__TASK REQUIREMENTS__
Where does the string "frames" occur in the entries below? Copy every line where it does.

__GIVEN DATA__
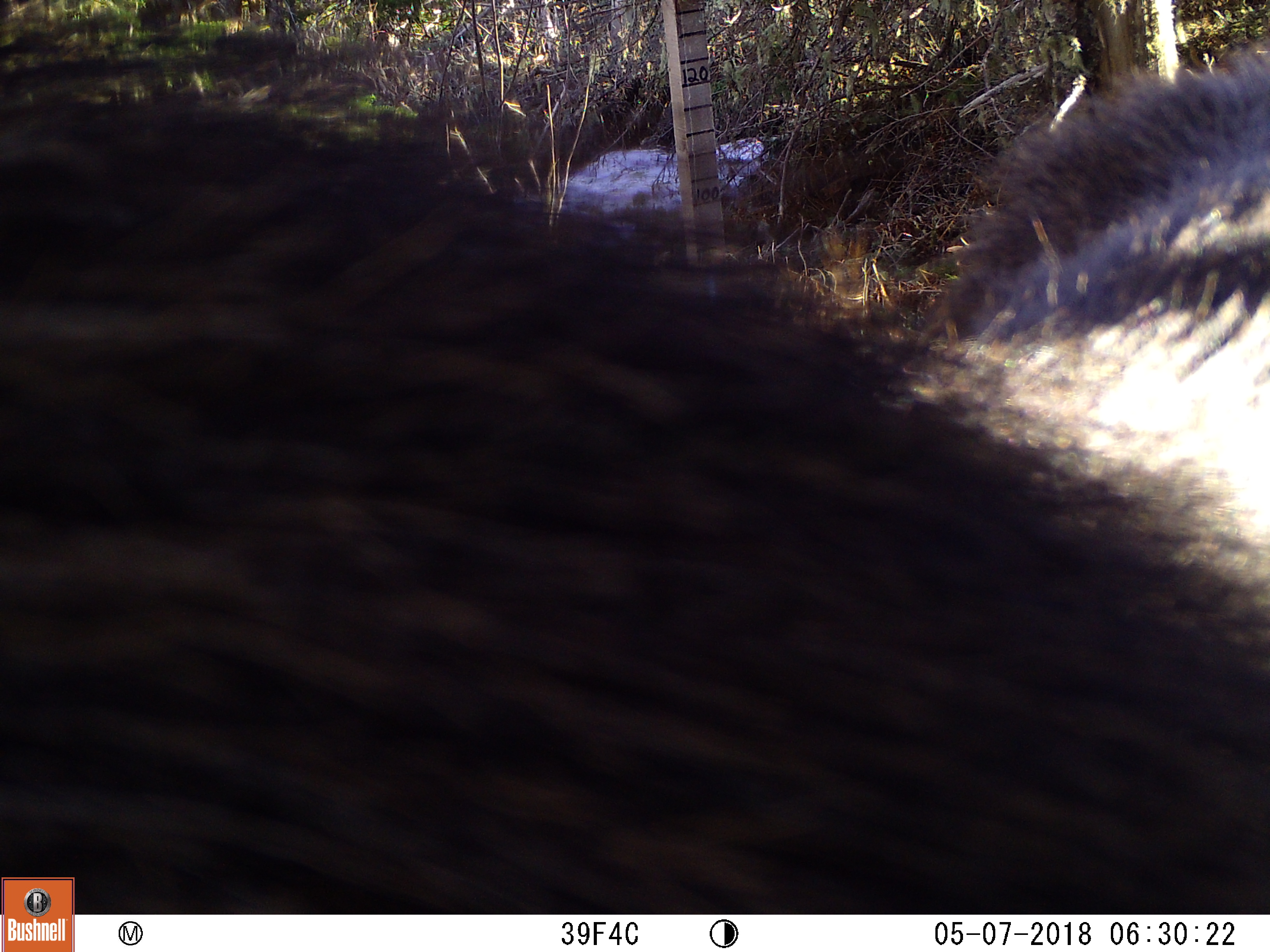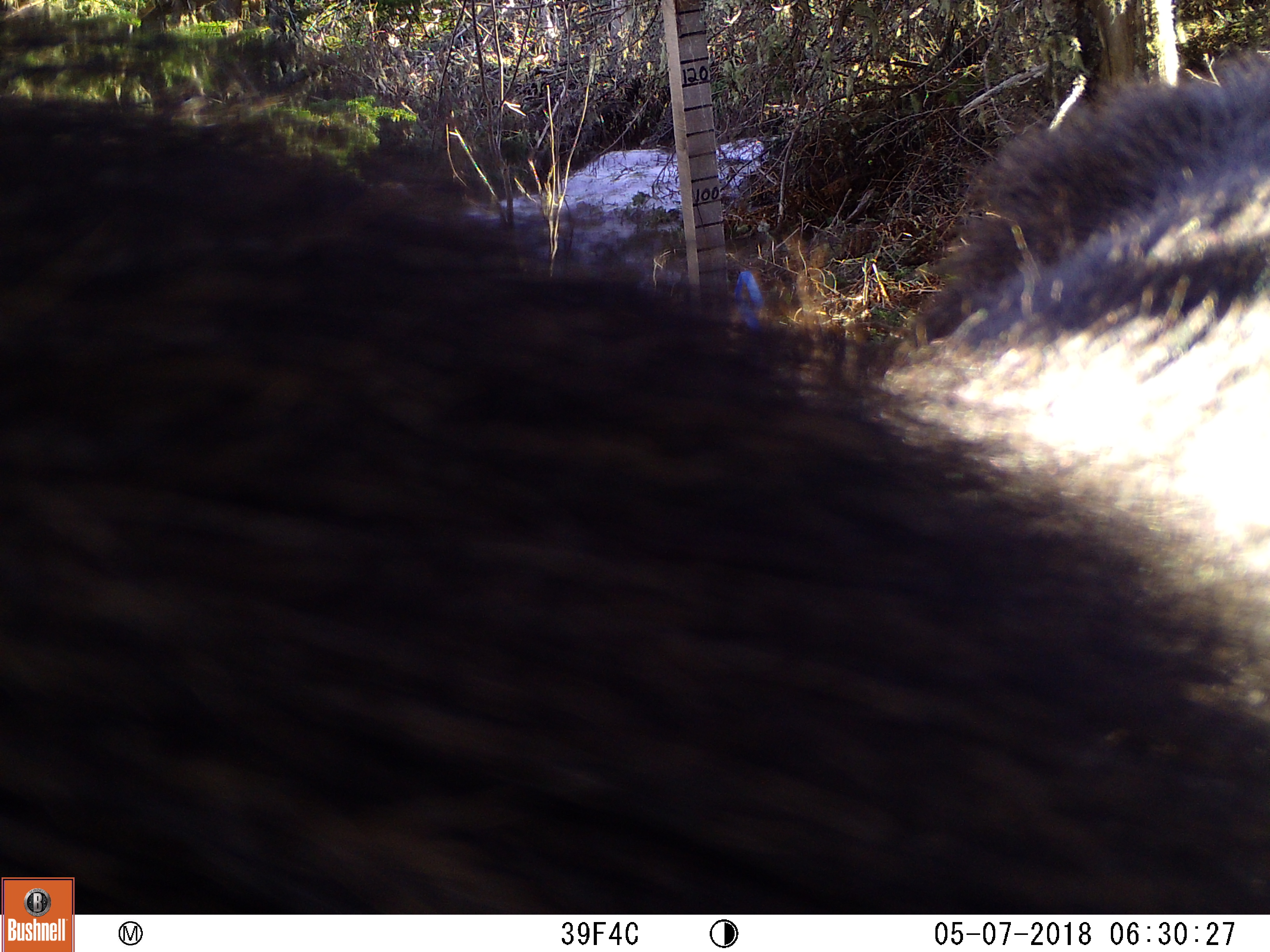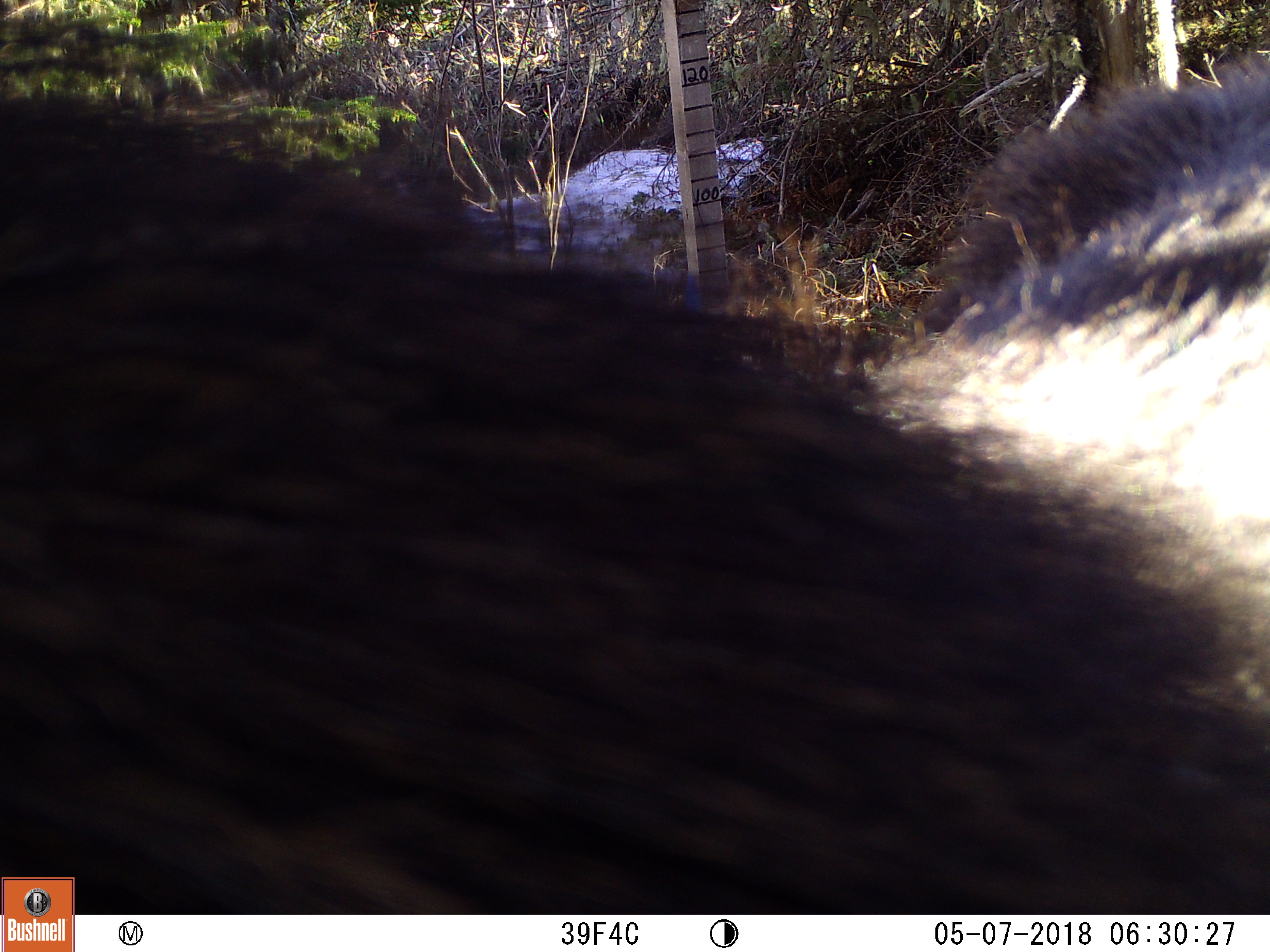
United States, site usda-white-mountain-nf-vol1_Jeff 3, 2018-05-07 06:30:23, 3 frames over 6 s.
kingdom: Animalia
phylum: Chordata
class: Mammalia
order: Artiodactyla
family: Cervidae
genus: Alces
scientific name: Alces alces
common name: moose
Moose (Alces alces).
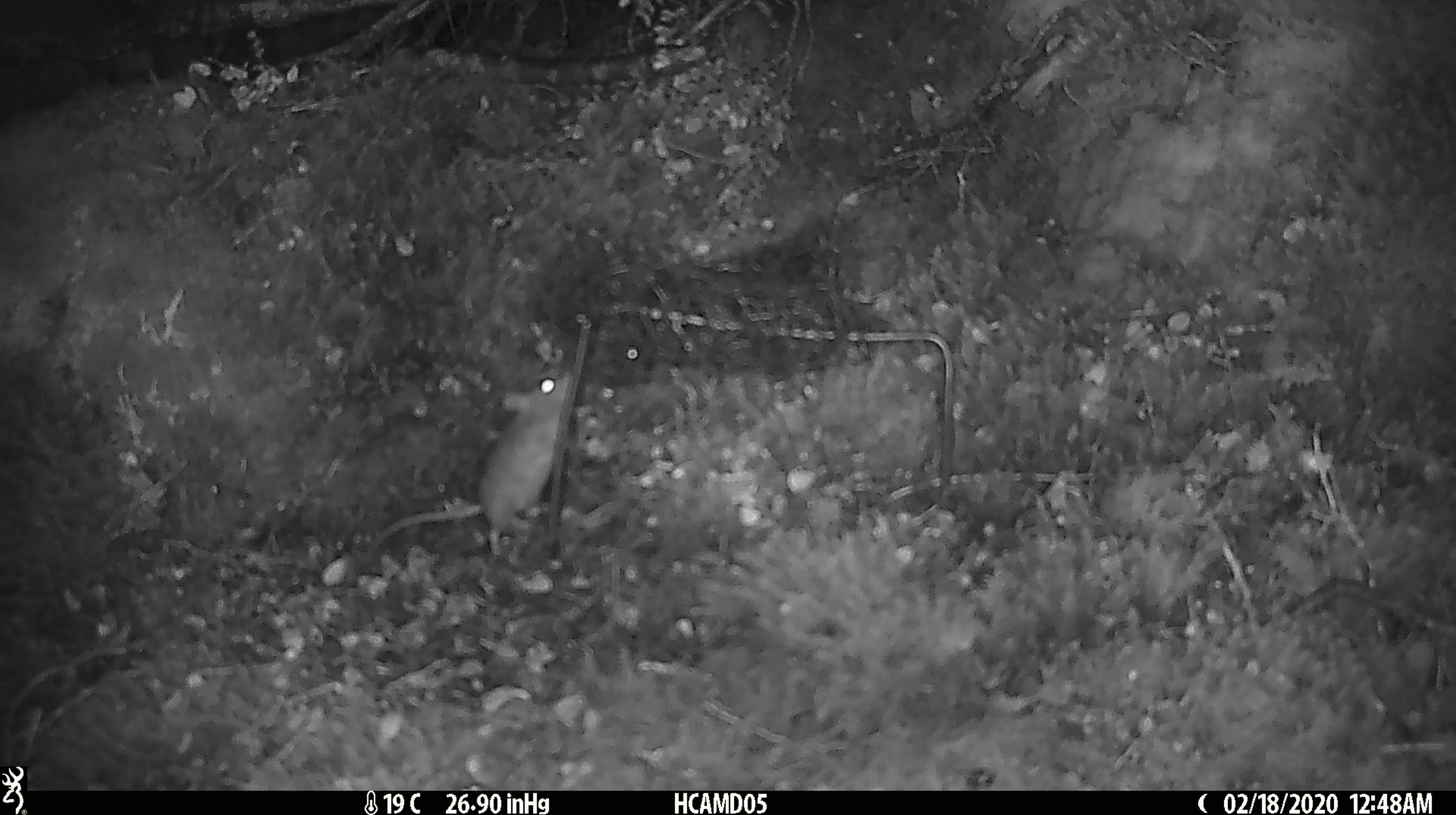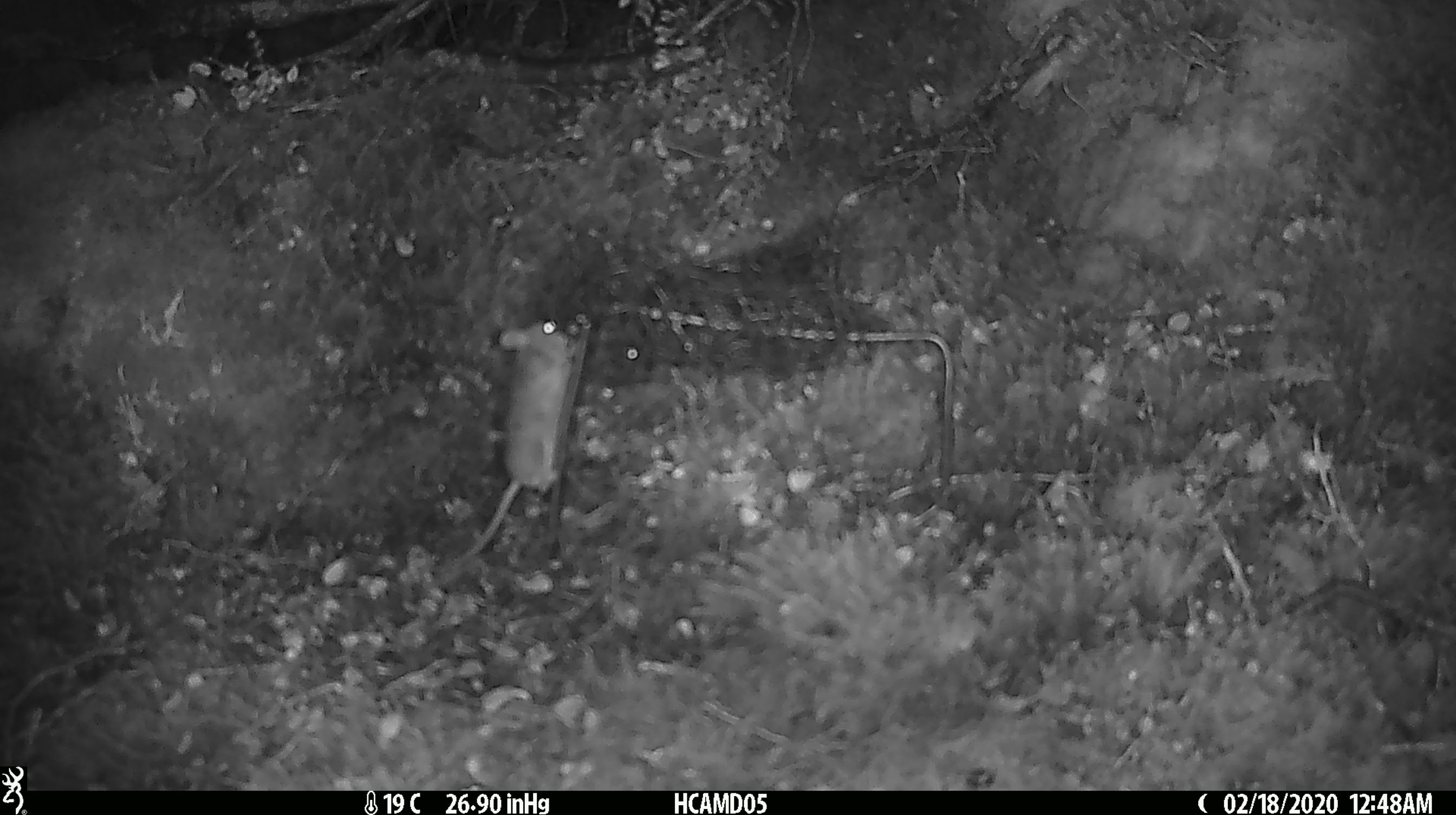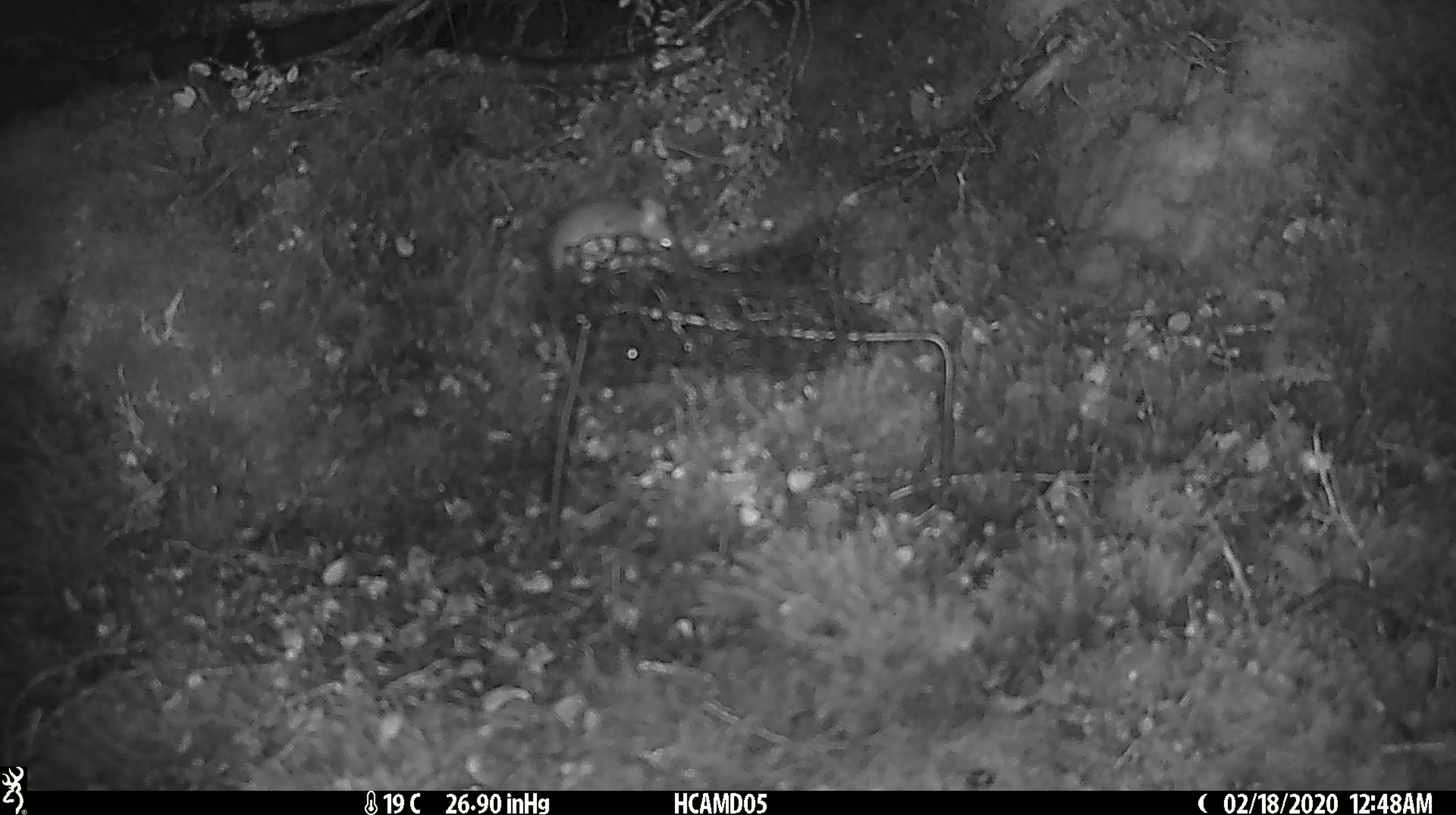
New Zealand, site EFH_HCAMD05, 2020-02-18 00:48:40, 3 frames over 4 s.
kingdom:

__SOLUTION TO THIS PROBLEM__
United States, site usda-white-mountain-nf-vol1_Jeff 3, 2018-05-07 06:30:23, 3 frames over 6 s.
New Zealand, site EFH_HCAMD05, 2020-02-18 00:48:40, 3 frames over 4 s.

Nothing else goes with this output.